### Aim of the task
Nothing but the records, transcribed exactly, should appear in the answer; leave the pictures out.

Items from a dataset:
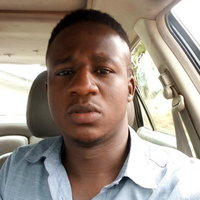 Computer engineering graduate,taught maths for(1year) offering maths and physics lesson in kaduna
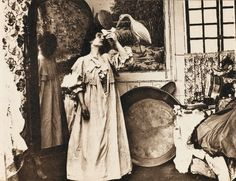 #french #prostitute #100yearsago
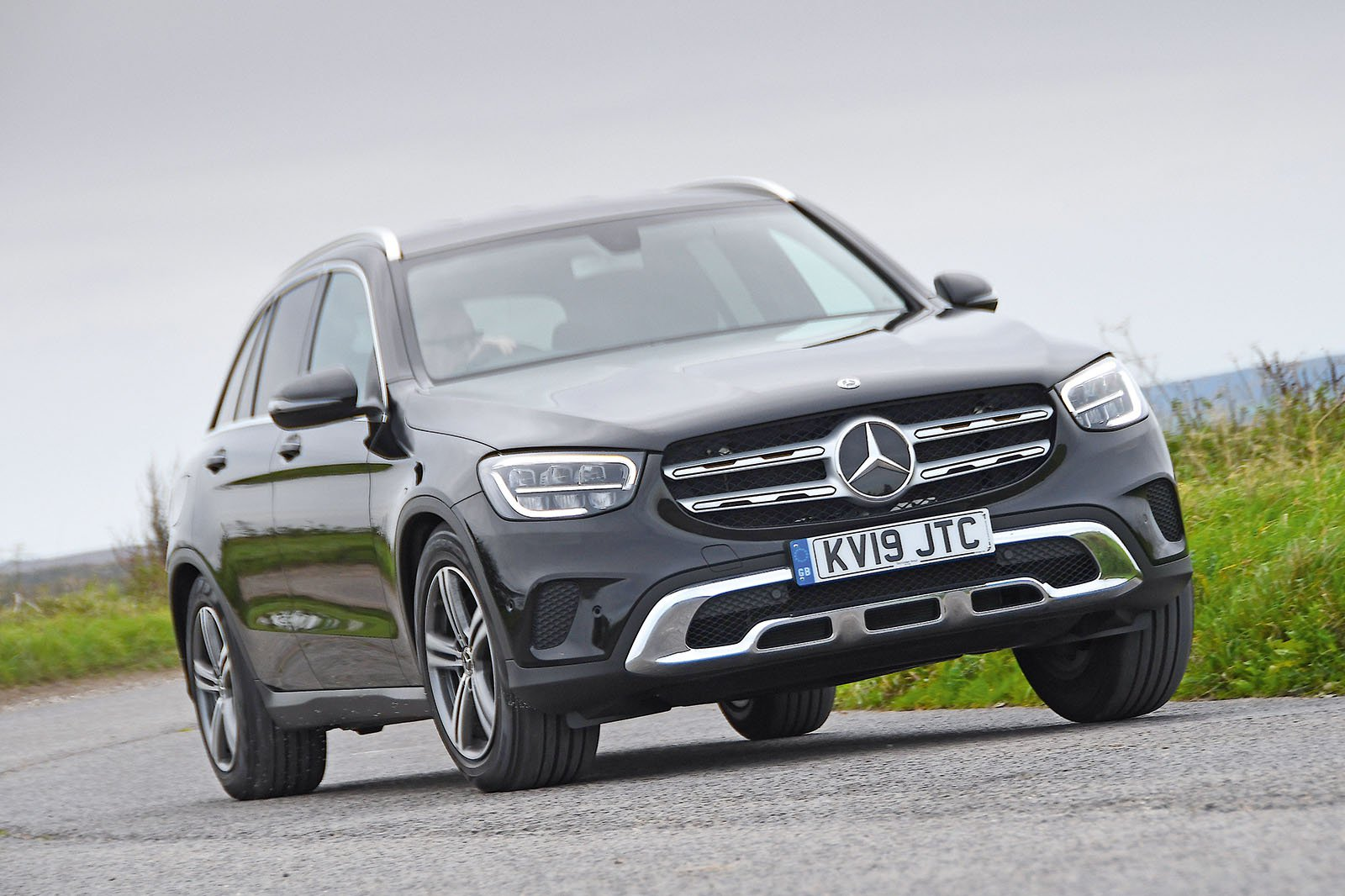 Mercedes GLC driving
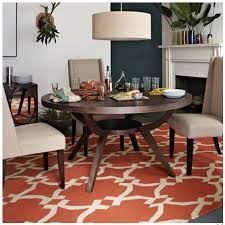 Round Rugs For Dining Room by Rug Under Kitchen Table Rug Under Kitchen Table Houzz Decorating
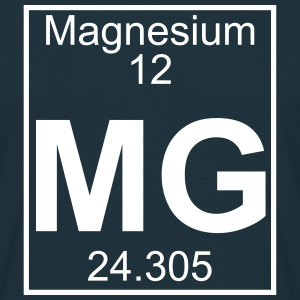 Periodic table element 12 - Mg (magnesium) - BIG T-Shirts - Männer T-Shirt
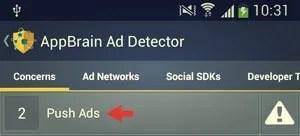push ads option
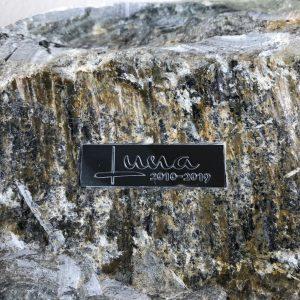 Foto naamplaatje op stenen urn voor huisdier close-up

### Answer to the problem
 Computer engineering graduate,taught maths for(1year) offering maths and physics lesson in kaduna
 #french #prostitute #100yearsago
 Mercedes GLC driving
 Round Rugs For Dining Room by Rug Under Kitchen Table Rug Under Kitchen Table Houzz Decorating
 Periodic table element 12 - Mg (magnesium) - BIG T-Shirts - Männer T-Shirt
push ads option
 Foto naamplaatje op stenen urn voor huisdier close-up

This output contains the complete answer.